China has made another breakthrough in its quest for clean fusion energy. According to state media, one of its “artificial suns” reached a new temperature record: 70 million degrees Celsius for more than 17 minutes.

A new temperature record

The Advanced Experimental Superconducting Tokamak (EAST), a nuclear fusion reactor research facility, operated at 70 million degrees Celsius for 1,056 seconds (17 minutes, 36 seconds), Xinhua reports. This represents a temperature five times higher than that of the sun, which can reach 15 million degrees.

Already in May, EAST succeeded in generating a plasma temperature (hot gas) of 120 million degrees Celsius for 101 seconds. For another twenty seconds, the facility then reached a peak temperature of 160 million degrees Celsius. That is more than 10 times the temperature of the sun.

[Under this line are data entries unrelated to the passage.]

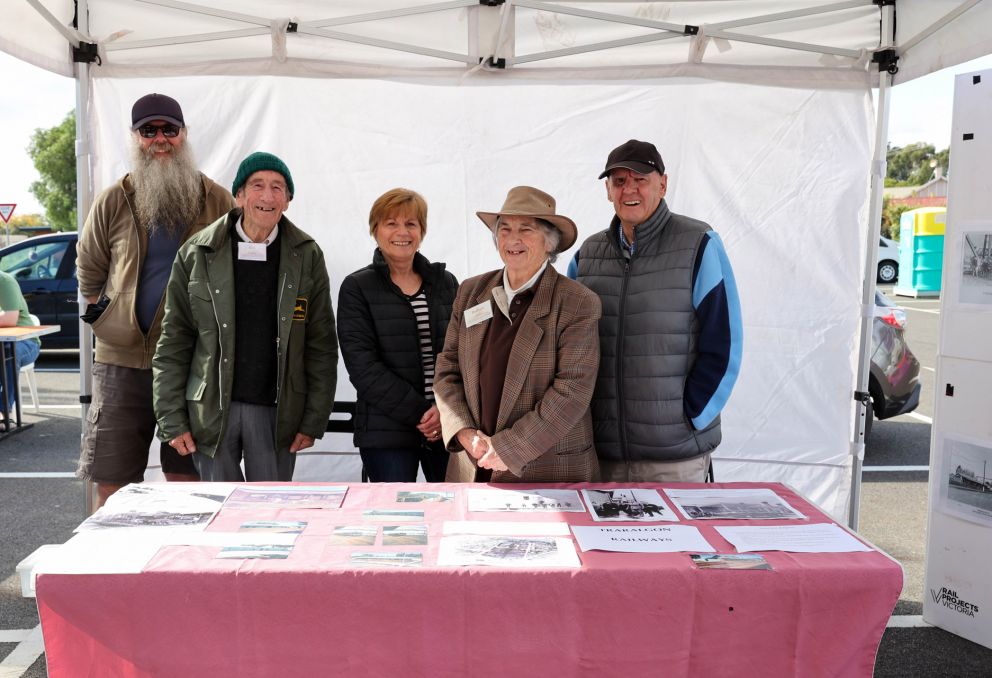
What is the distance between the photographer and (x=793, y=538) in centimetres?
185

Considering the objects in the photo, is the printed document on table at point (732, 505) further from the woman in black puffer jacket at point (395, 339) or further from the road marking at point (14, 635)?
the road marking at point (14, 635)

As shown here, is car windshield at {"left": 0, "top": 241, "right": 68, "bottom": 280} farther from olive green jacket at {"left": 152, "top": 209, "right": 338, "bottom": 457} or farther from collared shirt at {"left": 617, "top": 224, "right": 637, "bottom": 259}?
collared shirt at {"left": 617, "top": 224, "right": 637, "bottom": 259}

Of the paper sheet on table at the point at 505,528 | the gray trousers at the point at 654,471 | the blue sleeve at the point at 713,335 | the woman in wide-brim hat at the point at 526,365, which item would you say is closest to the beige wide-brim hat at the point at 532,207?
the woman in wide-brim hat at the point at 526,365

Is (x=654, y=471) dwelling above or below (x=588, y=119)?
below

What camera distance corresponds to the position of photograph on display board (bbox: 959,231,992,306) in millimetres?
2705

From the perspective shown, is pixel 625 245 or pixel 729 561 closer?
pixel 729 561

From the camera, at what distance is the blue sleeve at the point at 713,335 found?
2.33 metres

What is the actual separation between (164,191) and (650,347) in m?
1.76

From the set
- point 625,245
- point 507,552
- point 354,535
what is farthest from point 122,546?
point 625,245

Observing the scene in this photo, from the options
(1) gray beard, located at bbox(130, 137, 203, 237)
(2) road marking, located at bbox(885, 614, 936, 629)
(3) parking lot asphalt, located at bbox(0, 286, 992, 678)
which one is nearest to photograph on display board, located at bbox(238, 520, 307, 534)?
(3) parking lot asphalt, located at bbox(0, 286, 992, 678)

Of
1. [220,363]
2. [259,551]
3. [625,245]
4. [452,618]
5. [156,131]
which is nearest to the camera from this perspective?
[452,618]

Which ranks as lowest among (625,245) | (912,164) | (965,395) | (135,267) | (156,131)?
(965,395)

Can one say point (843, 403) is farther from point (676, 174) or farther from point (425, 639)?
point (425, 639)

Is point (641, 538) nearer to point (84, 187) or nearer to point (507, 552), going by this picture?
point (507, 552)
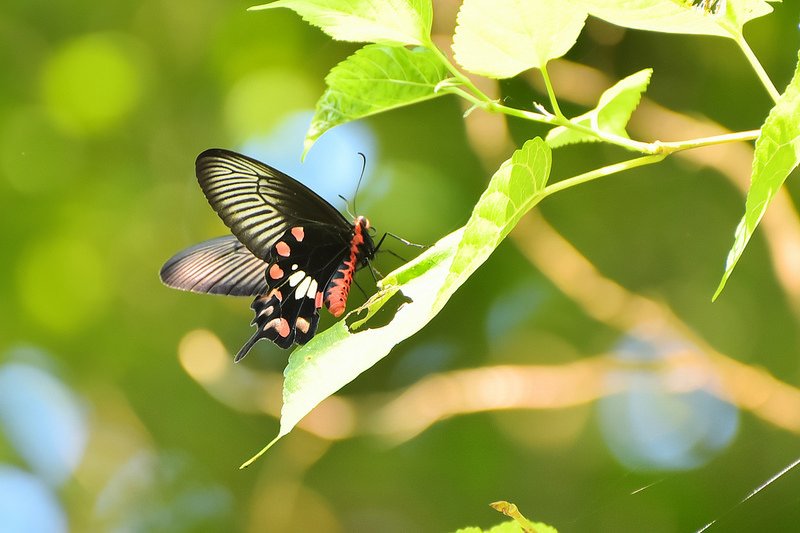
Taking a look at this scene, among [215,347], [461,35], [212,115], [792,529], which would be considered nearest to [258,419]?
[215,347]

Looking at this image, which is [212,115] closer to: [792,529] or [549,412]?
[549,412]

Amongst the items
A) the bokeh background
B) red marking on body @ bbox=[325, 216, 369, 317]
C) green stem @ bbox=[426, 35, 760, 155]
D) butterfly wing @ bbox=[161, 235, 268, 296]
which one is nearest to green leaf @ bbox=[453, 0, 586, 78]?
green stem @ bbox=[426, 35, 760, 155]

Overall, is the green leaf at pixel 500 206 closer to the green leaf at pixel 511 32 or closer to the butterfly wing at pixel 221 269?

This achievement brings scientists one step closer to a near limitless source of clean energy.

merger operation

“The recent operation has laid a solid scientific and experimental foundation for the operation of a fusion reactor,” scientist Gong Xianzu said in a statement. A researcher at the Institute of Plasma Physics of the Chinese Academy of Sciences, he is in charge of the EAST or “artificial sun” project.

The facility is called the “artificial sun” because it mimics the nuclear fusion reaction that powers the real sun. Indeed, fusion energy uses hydrogen and deuterium as fuels. Specifically, it exploits extremely high temperatures to boil hydrogen isotopes in a plasma, fuse them and release energy.

Fusion is seen by some scientists as “the” solution for a carbon-neutral energy future. Indeed, this process is more profitable than fission and does not create high-level radioactive waste. Unlike fossil fuels such as coal, oil and natural gas, which are being depleted and pose a threat to the environment, deuterium gases are abundant on earth, are clean and produce minimal waste.

An international challenge

EAST is one of the three major tokamaks in service in China. The HL-2M tokamak fusion reactor is located in Chengdu, southwest China. It has been in service since last December. The third is in the central city of Wuhan.
The EAST experience started at the beginning of December, will last until June. It is expected to cost China more than a trillion dollars.

In the long term, the objective of the EAST tokamak is to test the technologies of an even larger fusion project. This is the International Thermonuclear Experimental Reactor (ITER) mega project, being built in Marseille, France. Considered the largest nuclear reactor in the world, it is the result of collaboration between 35 countries. Similar efforts are underway in the United States, Europe, Russia and South Korea.

In the long term, scientists hope that this machine will harness the power of nuclear fusion. Indeed, if Beijing supports it, the “artificial sun” could provide electricity in ten years.